I can safely say the last time I watched the annual Academy Awards ceremony was in 1999. It was the year the Academy awarded the lifetime achievement Oscar to writer, producer, director Elia Kazan. As Kazan made his way centre stage to be presented with the award by Martin Scorsese and Robert De Niro, the response from the attending film community was decidedly mixed. Warren Beaty clearly emotional stood and clapped, Steven Spielberg offered polite applause but remained seated, while Ed Harris and Nick Nolte sat stone-faced and arms folded, in no uncertain terms at odds with the Academy honouring a man who appeared as a "friendly" witness before the House Committee on Un-American Activities in 1952. For such a carefully stage-managed event, the Academy Awards has had a number of memorable gaffes and slips over the years, but Kazan's snub was one of show's most sour moments. At the time I was only vaguely aware of the Hollywood Blacklist controversy, but I still feel (as I did in 1999) that Kazan's treatment was shabby and he fully deserved the Oscar for his contribution to American Cinema.

A Letter to Elia, Martin Scorsese and Kent Jones' 2010 documentary about Kazan, only briefly mentions the Blacklist by way of an excerpt taken from Kazan's 1988 autobiography A Life (read by Elias Koteas) but position it as a defining moment not only in Kazan's personal life but in his film making life also. It was after 1952, the year Kazan appeared before HUAC, that the director made his most important films - among them On The Waterfront, East of Eden, A Face In The Crowd, Wild River and America America. A Letter to Elia continues in the vein of previous Scorsese documentaries, A Personal Journey With Martin Scorsese Through American Movies and My Voyage to Italy; rather than a definitive career overview of Kazan, Scorsese discusses the director's films in the context of his own life - he saw in On The Waterfront the same streetwise toughs of his Little Italy neighborhood, and considered his difficult relationship with his brother in the light of East of Eden, a film Scorsese "stalked", obsessively following it around theatres in New York in the mid-50's. It's surprisingly frank stuff with Scorsese evidently reliving some awkward memories and emotions. That Scorsese was chosen to present Kazan with the Lifetime Achievement award was no coincidence, in the documentary Scorsese remembers first meeting Kazan in the 60's when he was in film school. Much later when Scorsese was a famous director he and Kazan become good friends, but Scorsese admits that he could never reveal to Kazan how he felt about his films. Instead he put it in a letter.

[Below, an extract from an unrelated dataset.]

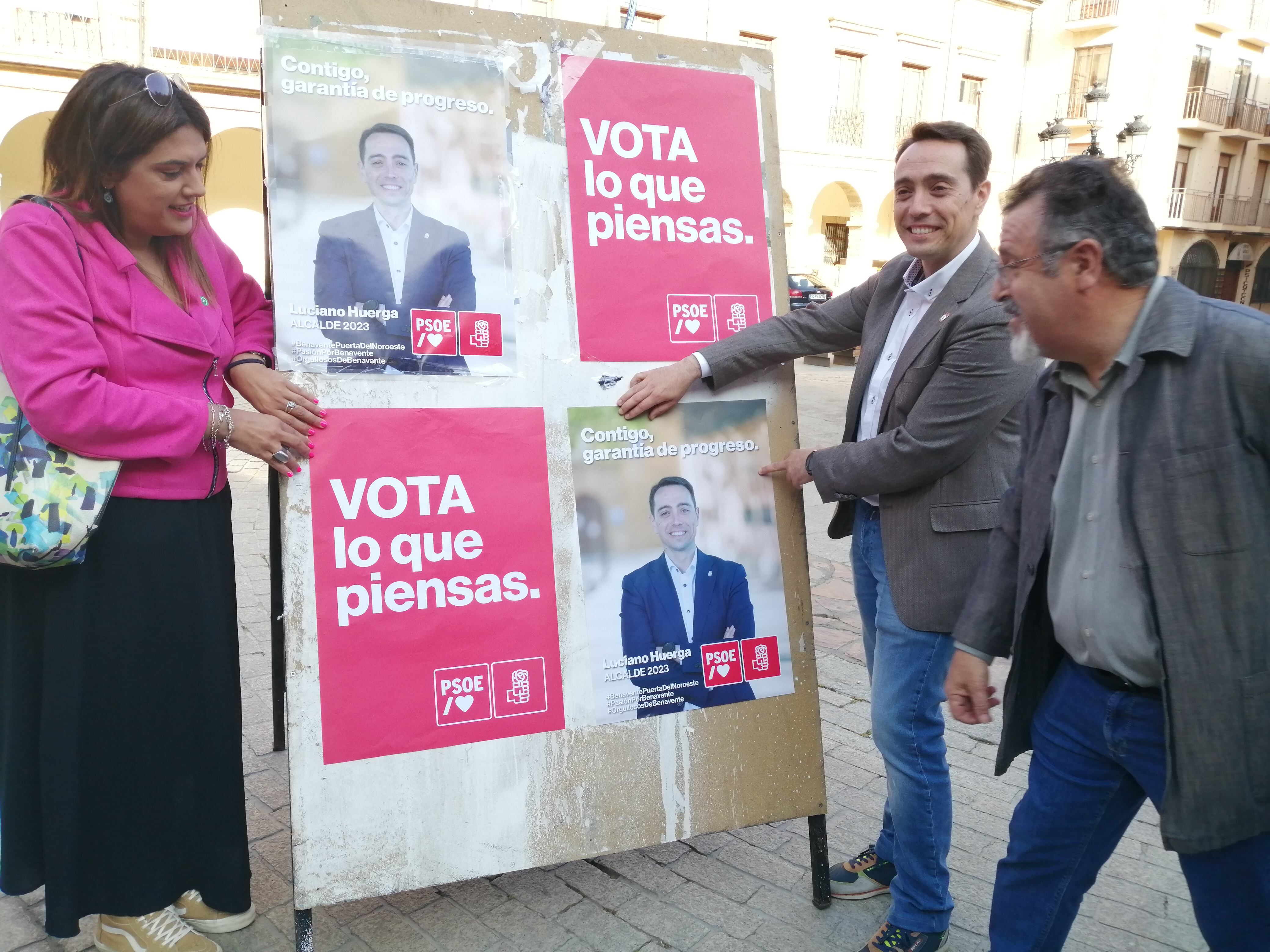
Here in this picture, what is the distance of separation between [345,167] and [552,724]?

A Letter to Elia is a fascinating film, Scorsese's passion for Kazan's films is infectious and has awakened my own interest in Kazan. I've begun reading A Life (and I'll be first to admit that Kazan was a sonofabitch) and in the next few weeks I hope to catch screenings of A Streetcar Named Desire, East of Eden and A Face In The Crowd, and pick up the Blu-Rays of Panic In the Streets and On the Waterfront. A Letter to Elia can be currently seen by US readers on the PBS website while readers in the UK and Ireland can catch the film on Film4.

Thursday, 4 April 2013

In A Silent Way - Jesús Franco 1930-2013

When the news reached me yesterday that Jesús Franco had passed away, it came as a gentle surprise. I knew Franco’s health had been perilous in the last few years – recent interviews with Franco filmed for various DVD supplements were sometimes painful to watch, but despite all this I always had this notion that Franco was immortal, that he would continue to grind out zero-budget quickies long after all the rest of us had bit the dust. I won’t mourn Franco’s death but instead celebrate the career of an extraordinary artist. In the grand scheme of things few people in this world will get to leave behind such a rich and dense body of work like Franco has and I have no doubt that his filmography now finally complete will be studied, discussed, argued and obsessed over as long as people watch movies. How's that for immortality.

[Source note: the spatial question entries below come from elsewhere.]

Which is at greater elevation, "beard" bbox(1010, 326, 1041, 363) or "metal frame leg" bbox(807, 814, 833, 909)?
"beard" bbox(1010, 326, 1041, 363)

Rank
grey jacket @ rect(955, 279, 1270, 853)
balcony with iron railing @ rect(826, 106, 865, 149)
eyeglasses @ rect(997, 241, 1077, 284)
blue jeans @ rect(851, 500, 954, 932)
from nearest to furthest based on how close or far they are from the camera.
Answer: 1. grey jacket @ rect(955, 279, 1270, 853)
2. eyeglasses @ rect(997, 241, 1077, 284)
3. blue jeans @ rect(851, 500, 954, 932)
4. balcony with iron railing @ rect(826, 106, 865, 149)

I’m listening to a lot of jazz at the moment and I mention this because in a strange way I've always associated Franco with Jazz. One of the first things I discovered about Franco was that he was passionate about Jazz. He often signed his films with the director-pseudonym Clifford Brown, the name of an influential American trumpeter who recorded in the '50's before his untimely death at 25 in a car accident. I would even suggest that Franco's body of work perfectly embodies the spirit of Jazz. One of Cinema's most prolific auteurs, Franco's filmography is a vast ocean of shifting styles and moods, and like Jazz is complex, formidable, it resists any easy definition of what it is exactly. His films include plenty of bum notes and fluffed solos, but he also made films that were blazingly progressive, full of emotion and liberation.

Black Angel's Death Song... Jess Franco on trombone in Venus In Furs (1969)

Franco was legendary for his rapid-fire work rate, stories about the director juggling three of four films simultaneously may well be true (Franco has always denied this), his sprawling filmography reads less like a director's CV and more like a list of sessions by a jobbing horn player. Jimmy Cobb who played drums on Kind of Blue, once described Miles Davis' great masterpiece as "just another date" and one wonders if Franco thought a masterpiece like Succubus, or Eugenie de Sade was "just another production". Probably. Franco had little regard for his own films and would always say he was happy just making movies. The final word goes to the man himself. When asked in 2009 why he made films, Franco replied, "Because I love Cinema. It is the most important thing to me. Life is Cinema"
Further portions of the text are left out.